Your assignment – Reproduce all the records word for word. Omit images.

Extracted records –
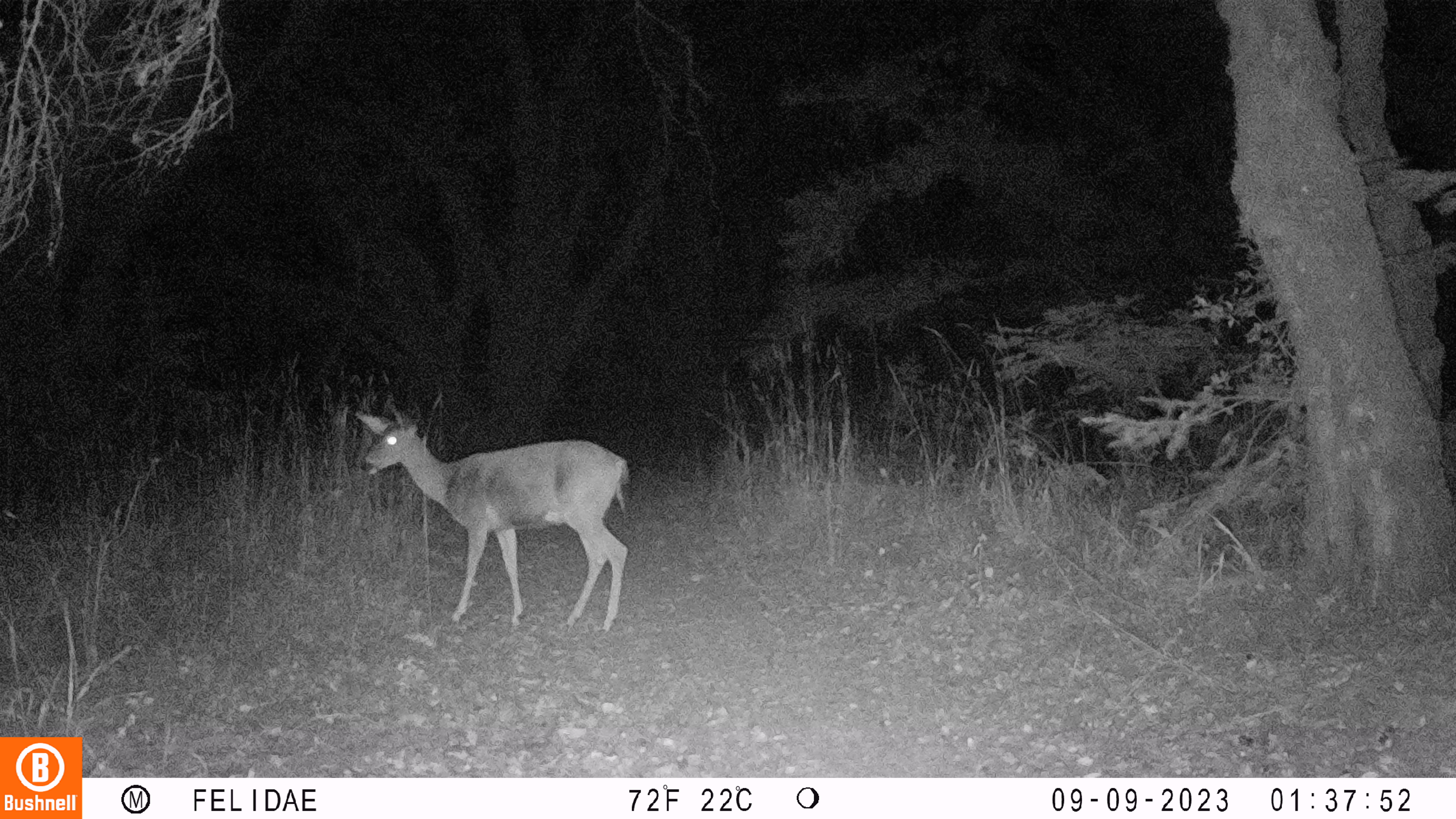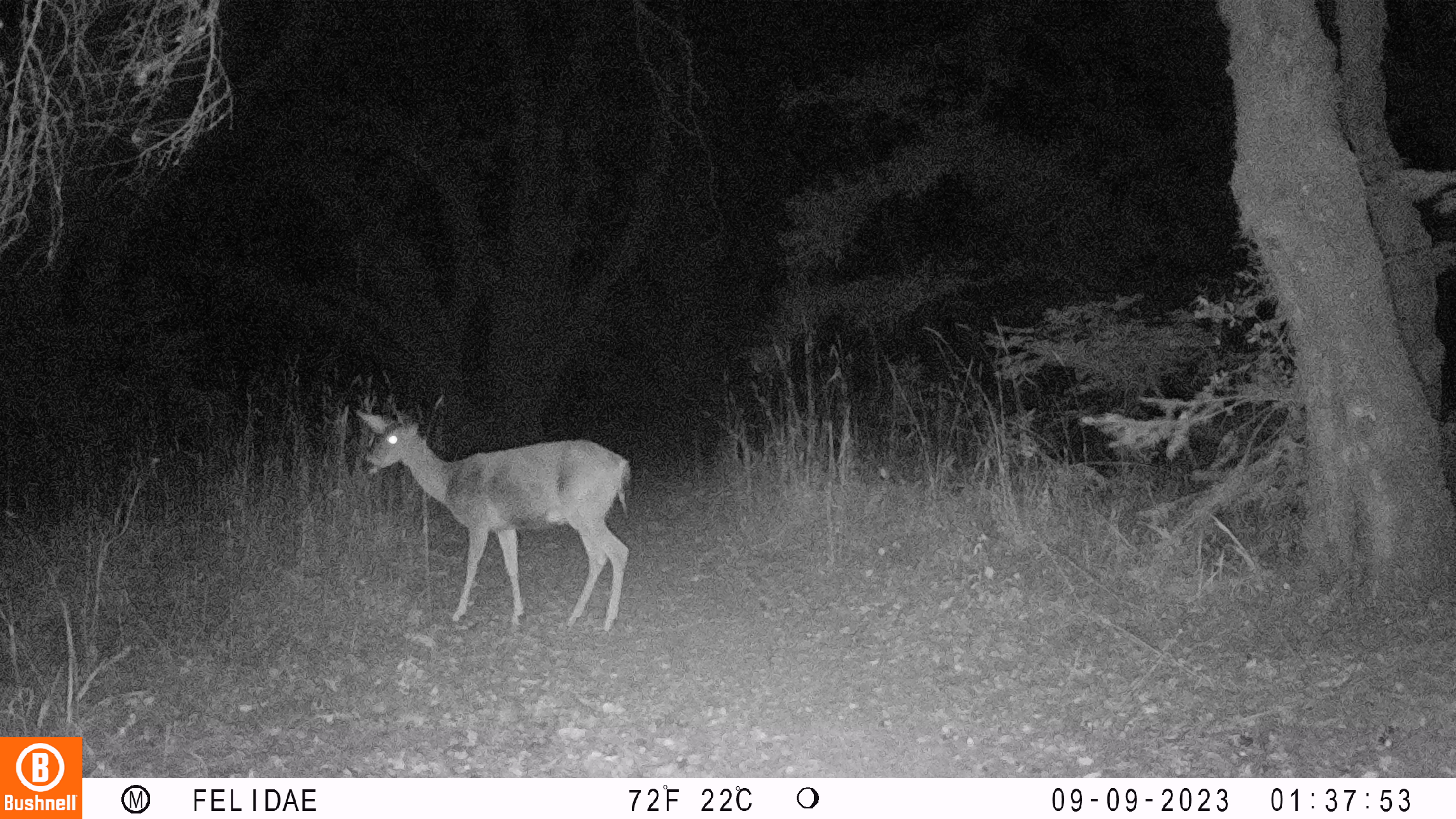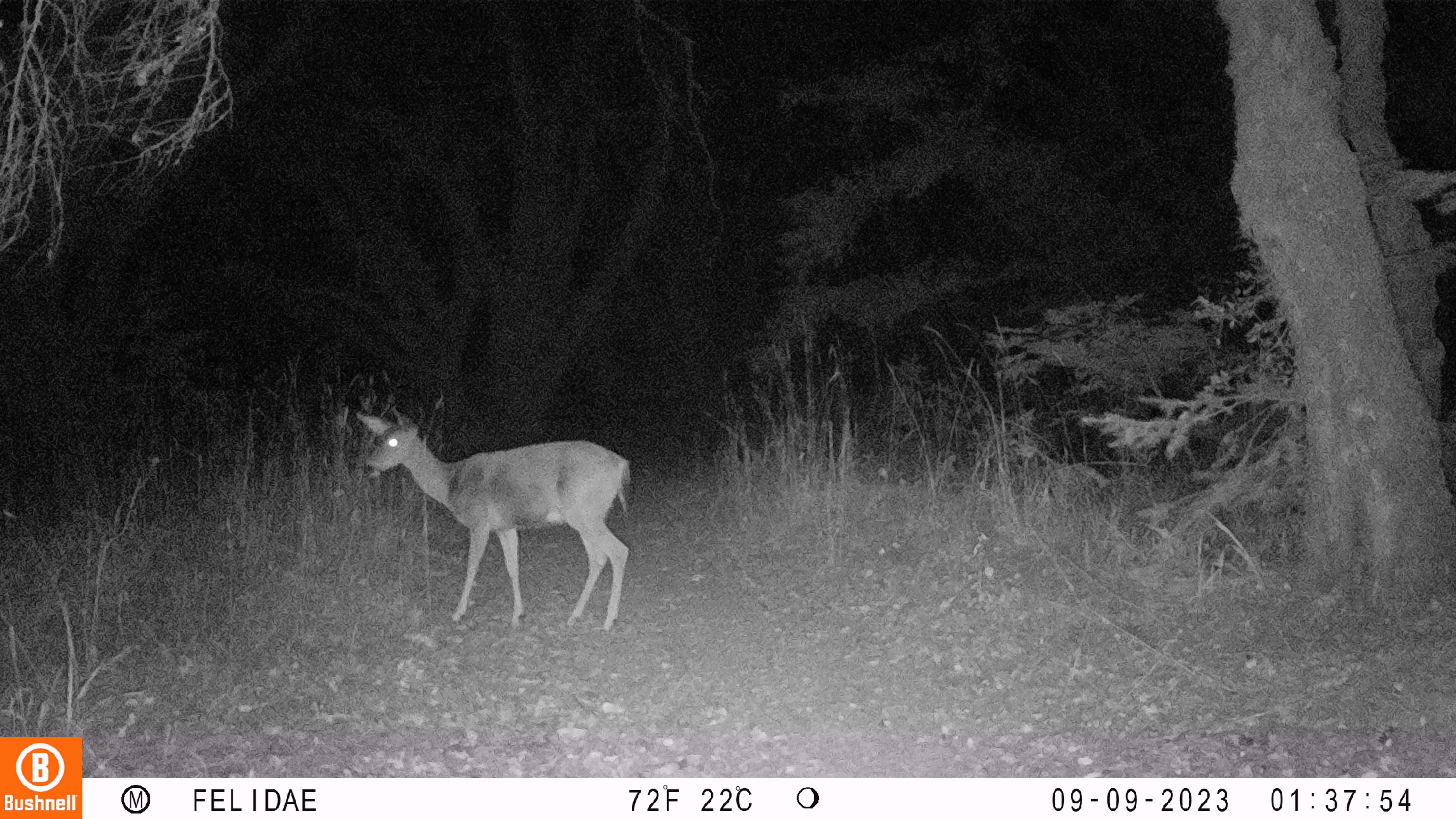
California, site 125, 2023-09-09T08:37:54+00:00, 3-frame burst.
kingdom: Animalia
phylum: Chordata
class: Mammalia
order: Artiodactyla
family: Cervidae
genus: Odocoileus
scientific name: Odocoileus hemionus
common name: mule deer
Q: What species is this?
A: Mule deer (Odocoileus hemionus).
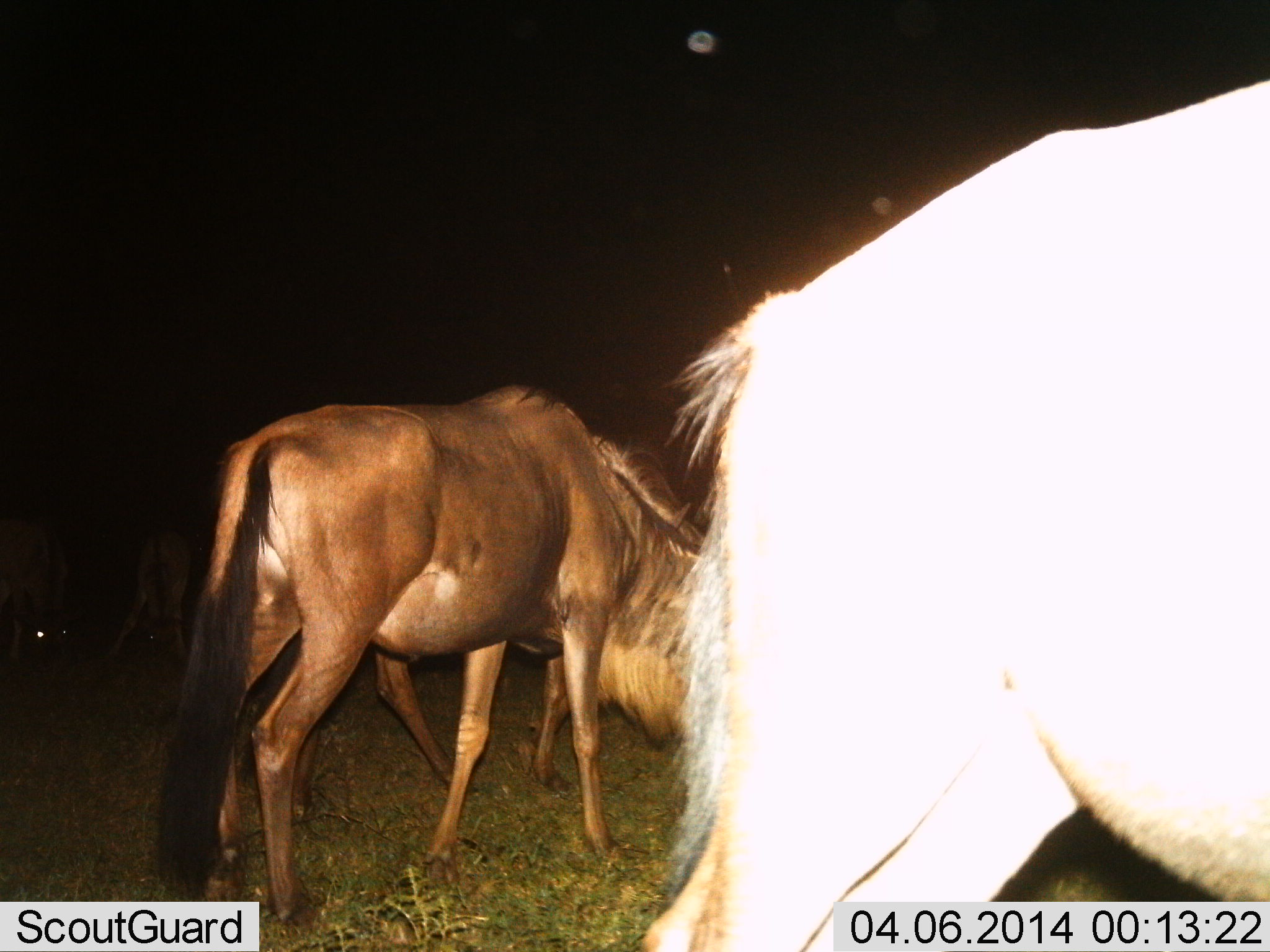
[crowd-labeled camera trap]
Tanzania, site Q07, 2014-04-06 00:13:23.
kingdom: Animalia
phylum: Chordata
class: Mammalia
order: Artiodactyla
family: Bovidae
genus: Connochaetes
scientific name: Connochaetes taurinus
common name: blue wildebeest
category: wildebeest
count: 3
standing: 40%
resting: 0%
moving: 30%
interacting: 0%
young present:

Result of this task –
California, site 125, 2023-09-09T08:37:54+00:00, 3-frame burst.
kingdom: Animalia
phylum: Chordata
class: Mammalia
order: Artiodactyla
family: Cervidae
genus: Odocoileus
scientific name: Odocoileus hemionus
common name: mule deer
Q: What species is this?
A: Mule deer (Odocoileus hemionus).
[crowd-labeled camera trap]
Tanzania, site Q07, 2014-04-06 00:13:23.
kingdom: Animalia
phylum: Chordata
class: Mammalia
order: Artiodactyla
family: Bovidae
genus: Connochaetes
scientific name: Connochaetes taurinus
common name: blue wildebeest
category: wildebeest
count: 3
standing: 40%
resting: 0%
moving: 30%
interacting: 0%
young present:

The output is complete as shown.